WHAT IS ASKED =
Put every line of the items below into one numbered list, leaving out blank lines and the pictures.

Records from a data source
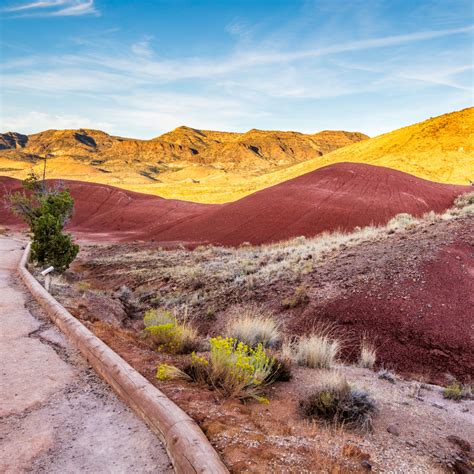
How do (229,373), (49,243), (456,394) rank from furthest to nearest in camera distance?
1. (49,243)
2. (456,394)
3. (229,373)

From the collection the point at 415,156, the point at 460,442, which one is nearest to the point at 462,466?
the point at 460,442

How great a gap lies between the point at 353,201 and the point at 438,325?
897 inches

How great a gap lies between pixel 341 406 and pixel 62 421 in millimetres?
2926

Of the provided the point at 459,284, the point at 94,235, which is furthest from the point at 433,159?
the point at 459,284

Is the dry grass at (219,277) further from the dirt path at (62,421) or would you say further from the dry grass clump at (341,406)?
the dirt path at (62,421)

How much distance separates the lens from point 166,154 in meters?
161

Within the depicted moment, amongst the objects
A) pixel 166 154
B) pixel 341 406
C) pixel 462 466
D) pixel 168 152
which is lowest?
pixel 462 466

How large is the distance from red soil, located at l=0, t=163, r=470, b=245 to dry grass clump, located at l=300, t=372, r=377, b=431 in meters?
21.0

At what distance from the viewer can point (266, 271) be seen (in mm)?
13109

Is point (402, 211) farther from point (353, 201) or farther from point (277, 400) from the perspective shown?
point (277, 400)

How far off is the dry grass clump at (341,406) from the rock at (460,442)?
2.60 ft

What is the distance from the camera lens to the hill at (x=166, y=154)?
378ft

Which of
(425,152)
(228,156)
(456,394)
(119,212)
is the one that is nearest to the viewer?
(456,394)

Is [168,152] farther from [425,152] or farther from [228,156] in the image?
[425,152]
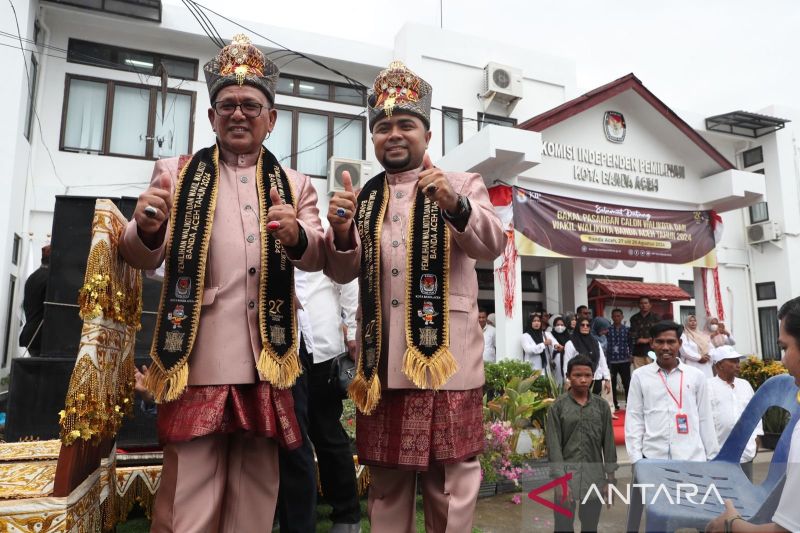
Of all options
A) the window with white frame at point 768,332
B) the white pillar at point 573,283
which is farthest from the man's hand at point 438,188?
the window with white frame at point 768,332

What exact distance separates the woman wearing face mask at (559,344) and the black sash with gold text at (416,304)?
22.3 feet

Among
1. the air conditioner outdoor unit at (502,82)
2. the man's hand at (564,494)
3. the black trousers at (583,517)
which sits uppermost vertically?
the air conditioner outdoor unit at (502,82)

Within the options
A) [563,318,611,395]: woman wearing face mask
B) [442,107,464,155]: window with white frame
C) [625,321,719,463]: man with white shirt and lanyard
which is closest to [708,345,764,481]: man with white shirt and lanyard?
[625,321,719,463]: man with white shirt and lanyard

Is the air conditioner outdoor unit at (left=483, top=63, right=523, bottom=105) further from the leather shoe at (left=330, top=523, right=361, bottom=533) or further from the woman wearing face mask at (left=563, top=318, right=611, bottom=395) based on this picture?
the leather shoe at (left=330, top=523, right=361, bottom=533)

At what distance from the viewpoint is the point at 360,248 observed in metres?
2.42

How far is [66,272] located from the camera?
14.2 feet

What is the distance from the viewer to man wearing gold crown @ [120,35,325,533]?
2.04m

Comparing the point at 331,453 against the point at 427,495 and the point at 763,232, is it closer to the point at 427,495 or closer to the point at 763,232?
the point at 427,495

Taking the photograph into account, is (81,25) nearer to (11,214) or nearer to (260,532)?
(11,214)

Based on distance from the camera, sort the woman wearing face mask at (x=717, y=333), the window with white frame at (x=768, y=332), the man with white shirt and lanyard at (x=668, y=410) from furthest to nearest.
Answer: the window with white frame at (x=768, y=332) → the woman wearing face mask at (x=717, y=333) → the man with white shirt and lanyard at (x=668, y=410)

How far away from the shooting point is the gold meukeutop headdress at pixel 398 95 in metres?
2.46

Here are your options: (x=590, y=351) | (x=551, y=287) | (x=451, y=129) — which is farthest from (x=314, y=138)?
(x=590, y=351)

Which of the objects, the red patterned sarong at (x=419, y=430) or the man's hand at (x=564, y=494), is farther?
the red patterned sarong at (x=419, y=430)

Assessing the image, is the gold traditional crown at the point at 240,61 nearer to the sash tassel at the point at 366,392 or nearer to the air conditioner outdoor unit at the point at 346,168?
the sash tassel at the point at 366,392
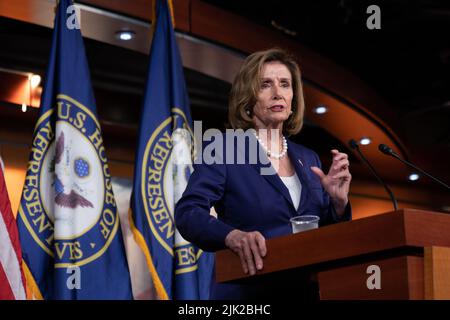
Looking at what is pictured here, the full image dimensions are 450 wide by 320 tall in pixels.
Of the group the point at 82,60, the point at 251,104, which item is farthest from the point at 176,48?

IN RESPONSE =
1. How do (229,373), (49,243), (456,394) rank from furthest to nearest in camera distance?
2. 1. (49,243)
3. 2. (456,394)
4. 3. (229,373)
5. From the collection the point at 415,156, the point at 460,442, which one is nearest to the point at 462,466?
6. the point at 460,442
7. How great a gap lies between the point at 353,201 and the point at 438,325?
8. 897 inches
9. How great a gap lies between pixel 341 406 and pixel 62 421 in millimetres?
10. 2926
11. Of the provided the point at 459,284, the point at 94,235, which is furthest from the point at 433,159?
12. the point at 459,284
13. Is the dry grass at (219,277) further from the dirt path at (62,421) or would you say further from the dry grass clump at (341,406)?
14. the dirt path at (62,421)
15. How much distance separates the lens from point 166,154 in meters?
16. 161
17. Within the depicted moment, amongst the objects
18. A) pixel 166 154
19. B) pixel 341 406
20. C) pixel 462 466
21. D) pixel 168 152
22. which is lowest?
23. pixel 462 466
24. How large is the distance from red soil, located at l=0, t=163, r=470, b=245 to dry grass clump, located at l=300, t=372, r=377, b=431 in meters?
25. 21.0
26. At what distance from the viewer can point (266, 271) be seen (in mm)?
27. 13109
28. Is point (402, 211) farther from point (353, 201) or farther from point (277, 400) from the perspective shown?
29. point (277, 400)
30. How far off is the dry grass clump at (341,406) from the rock at (460,442)?
31. 2.60 ft
32. What is the distance from the camera lens to the hill at (x=166, y=154)?
33. 378ft
34. Which of
35. (425,152)
36. (228,156)
37. (456,394)
38. (119,212)
39. is the one that is nearest to the viewer?
40. (456,394)
41. Is [168,152] farther from [425,152] or farther from [228,156] in the image?
42. [425,152]
43. Of all options
44. A) the window with white frame at point 768,332
45. B) the white pillar at point 573,283
46. which is farthest from the man's hand at point 438,188?
47. the window with white frame at point 768,332
48. What exact distance separates the woman wearing face mask at (559,344) and the black sash with gold text at (416,304)?
49. 22.3 feet
50. Among
51. 1. the air conditioner outdoor unit at (502,82)
52. 2. the man's hand at (564,494)
53. 3. the black trousers at (583,517)
54. which sits uppermost vertically?
55. the air conditioner outdoor unit at (502,82)
56. Within the options
57. A) [563,318,611,395]: woman wearing face mask
58. B) [442,107,464,155]: window with white frame
59. C) [625,321,719,463]: man with white shirt and lanyard
60. which is closest to [708,345,764,481]: man with white shirt and lanyard?
61. [625,321,719,463]: man with white shirt and lanyard
62. Is the air conditioner outdoor unit at (left=483, top=63, right=523, bottom=105) further from the leather shoe at (left=330, top=523, right=361, bottom=533) or further from the woman wearing face mask at (left=563, top=318, right=611, bottom=395) based on this picture?
63. the leather shoe at (left=330, top=523, right=361, bottom=533)
64. At what distance from the viewpoint is the point at 360,248 observed in metres?
65. 2.42
66. How far is [66,272] located from the camera?
67. 14.2 feet
68. What is the distance from the viewer to man wearing gold crown @ [120,35,325,533]?
69. 2.04m
70. Comparing the point at 331,453 against the point at 427,495 and the point at 763,232, is it closer to the point at 427,495 or closer to the point at 763,232?
71. the point at 427,495
72. Taking the photograph into account, is (81,25) nearer to (11,214) or nearer to (260,532)?
73. (11,214)
74. Based on distance from the camera, sort the woman wearing face mask at (x=717, y=333), the window with white frame at (x=768, y=332), the man with white shirt and lanyard at (x=668, y=410) from furthest to nearest.
75. Answer: the window with white frame at (x=768, y=332) → the woman wearing face mask at (x=717, y=333) → the man with white shirt and lanyard at (x=668, y=410)
76. How far away from the shooting point is the gold meukeutop headdress at pixel 398 95 in metres?
77. 2.46
78. Here are your options: (x=590, y=351) | (x=551, y=287) | (x=451, y=129) — which is farthest from (x=314, y=138)?
79. (x=590, y=351)
80. Which of the objects, the red patterned sarong at (x=419, y=430) or the man's hand at (x=564, y=494), is farther?
81. the red patterned sarong at (x=419, y=430)
82. Assessing the image, is the gold traditional crown at the point at 240,61 nearer to the sash tassel at the point at 366,392 or nearer to the air conditioner outdoor unit at the point at 346,168?
83. the sash tassel at the point at 366,392
84. Looking at what is pictured here, the full image dimensions are 450 wide by 320 tall in pixels.
85. Of the group the point at 82,60, the point at 251,104, which item is farthest from the point at 176,48?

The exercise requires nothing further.